Oficialmente, a PF diz que nada pode fazer enquanto não receber as ordens de prisão do STF, mas alguns policiais afirmam em caráter reservado que o serviço de inteligência tomou todas as providências para evitar fugas e garantir as prisões tão logo receba as ordens do Supremo.
Ainda não está claro se réus a serem presos serão conduzidos a Brasília. Na sessão de ontem Joaquim Barbosa delegou à Vara de Execuções Penais do Distrito Federal a responsabilidade pelo acompanhamento do cumprimento das penas dos condenados no mensalão, inclusive dos réus que moram em outras unidades da federação. Pela regra, logo depois das prisões os réus devem ser apresentados ao juiz da Vara de Execuções Penais. Detalhes como este deverão ser definidos na sessão da tarde de hoje no STF.
Pela lei, a polícia só pode tentar prender os réus que estiverem em casa à luz do dia. A Constituição proíbe que a polícia faça buscas ou prenda acusações em áreas residencias à noite.
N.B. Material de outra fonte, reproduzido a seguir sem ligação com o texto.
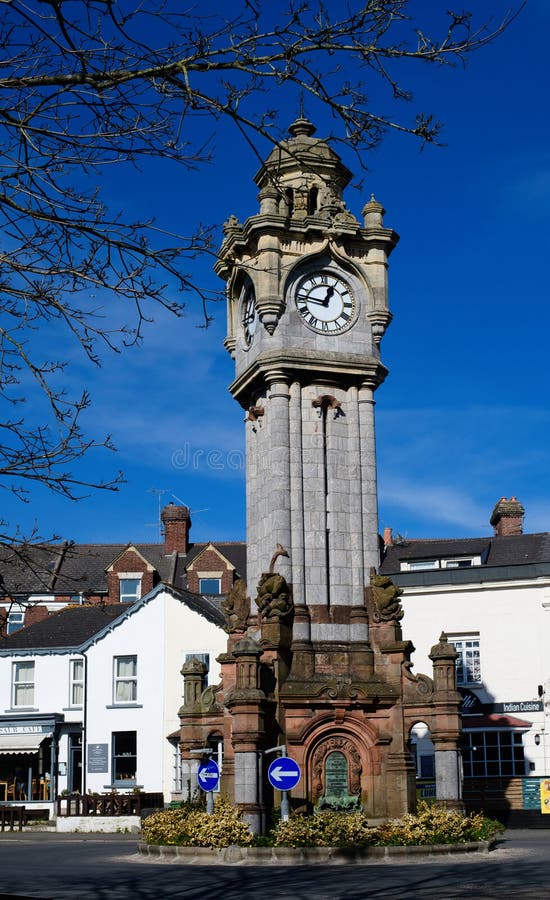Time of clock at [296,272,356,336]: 12:46
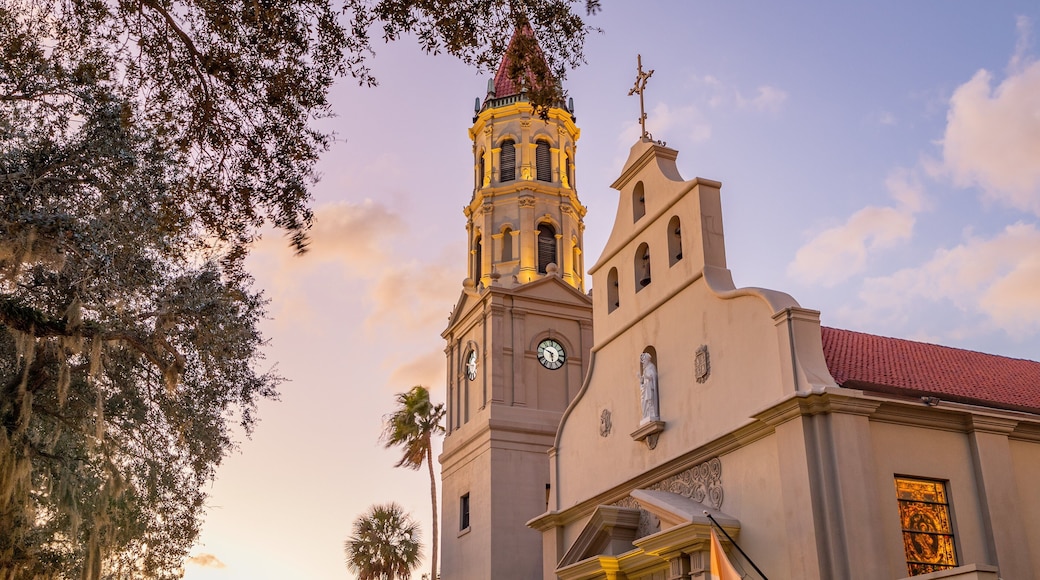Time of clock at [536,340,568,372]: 5:49
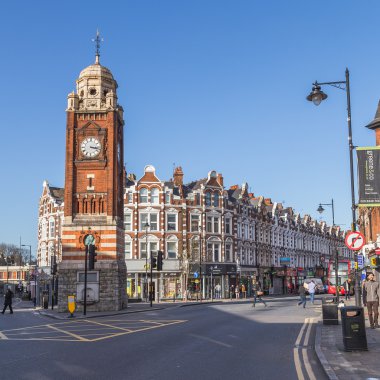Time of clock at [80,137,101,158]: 3:17
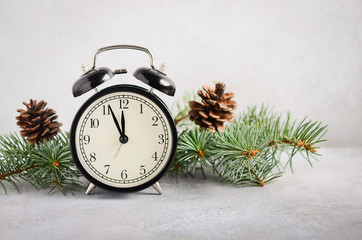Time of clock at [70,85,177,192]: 11:56
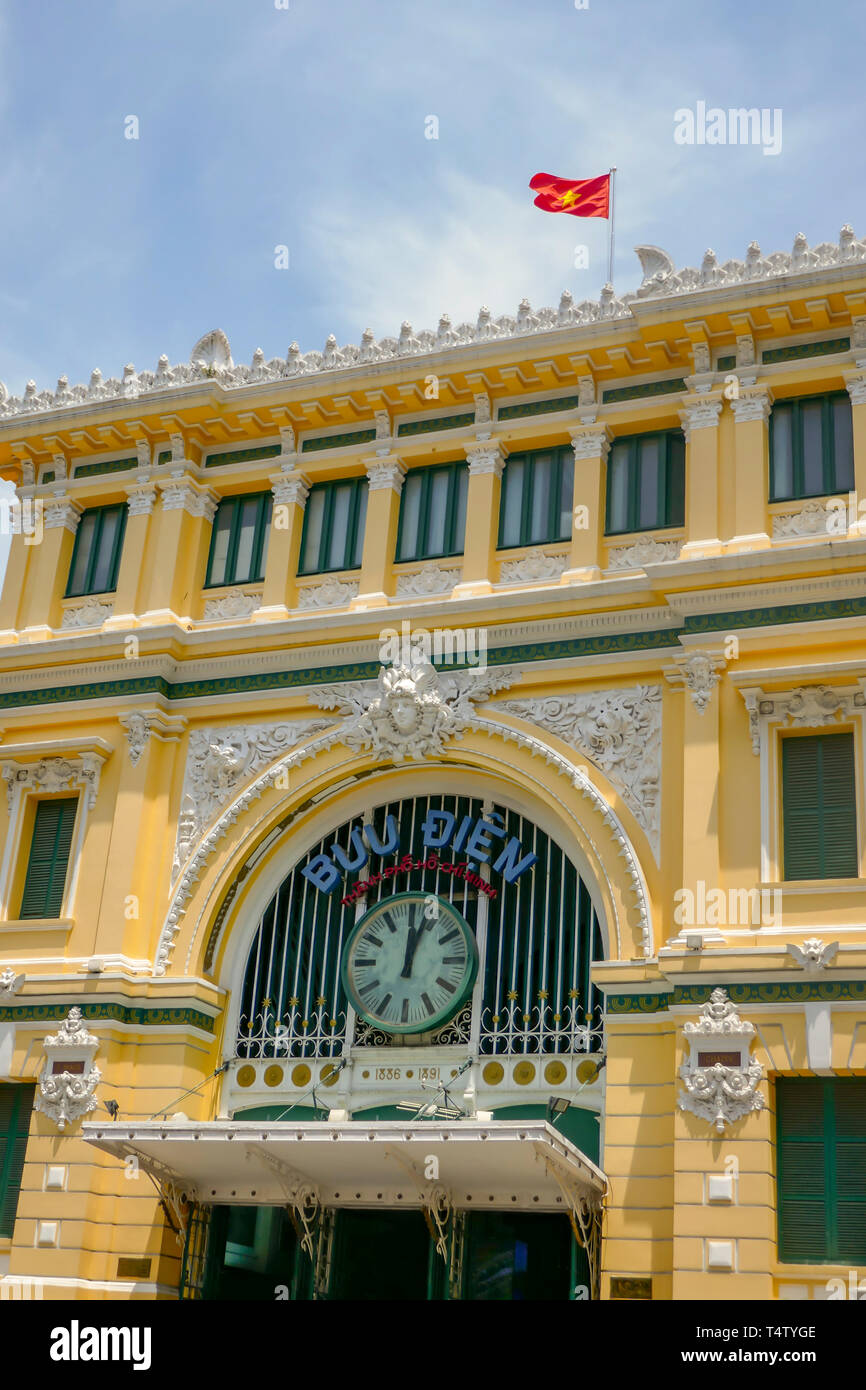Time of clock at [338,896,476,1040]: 12:03
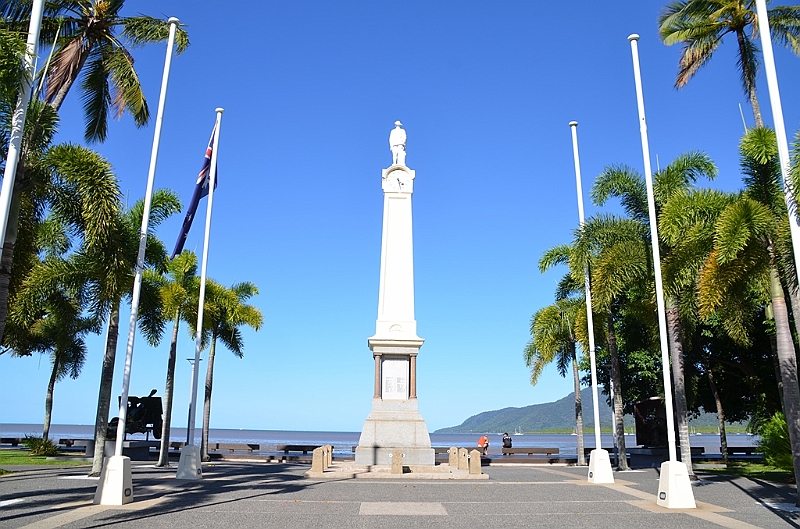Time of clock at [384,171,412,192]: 4:27
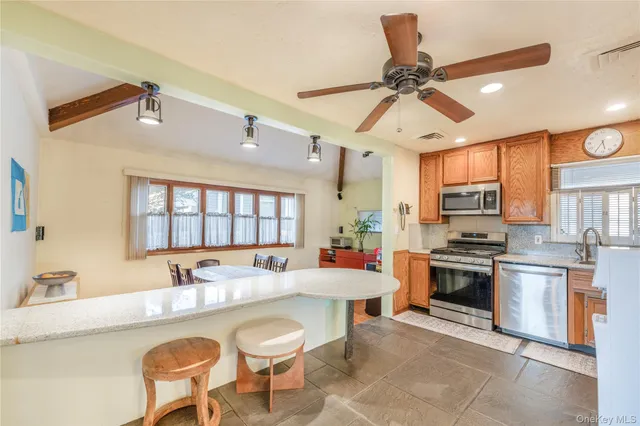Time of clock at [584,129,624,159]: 5:34
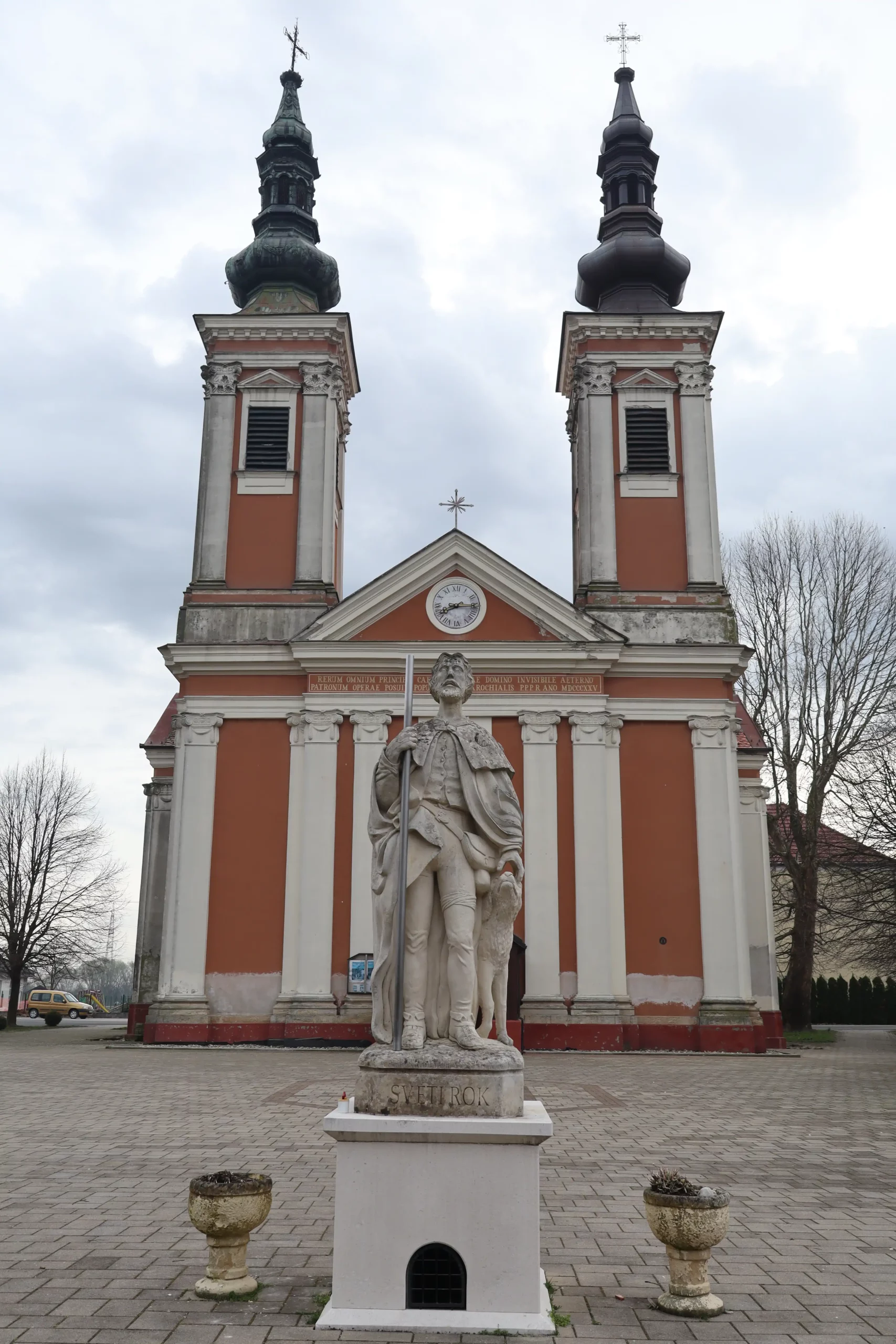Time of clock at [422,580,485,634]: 8:14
Pela decisão de Barbosa, o juiz não poderá deliberar sobre progressão de regime ou indultos aos réus. Esta atribuição ficará com o STF. O juiz também terá que enviar cópia de cada decisão que assinar ao STF. As decisões poderão ser revisadas ou mesmo anuladas. Na prática, o juiz terá apenas a função burocrática de fiscalizar a regularidade do cumprimento das penas de cada réu. Barbosa não explicou, no entanto, a Vara de Execuções Penais fará para acompanhar o cumprimento da pena de réus que querem permanecer nos estados onde moram.
Advogados de vários réus já disseram que, pela vontade deles, os clientes cumpririam pena em presídios mais próximos das residências das famílias. Eles alegam que esse é um direito constitucional, que deve ser garantido aos réus. Advogados de boa parte dos réus têm dito também que eles vão se apresentar tão logo sejam expedidas as ordens de prisão.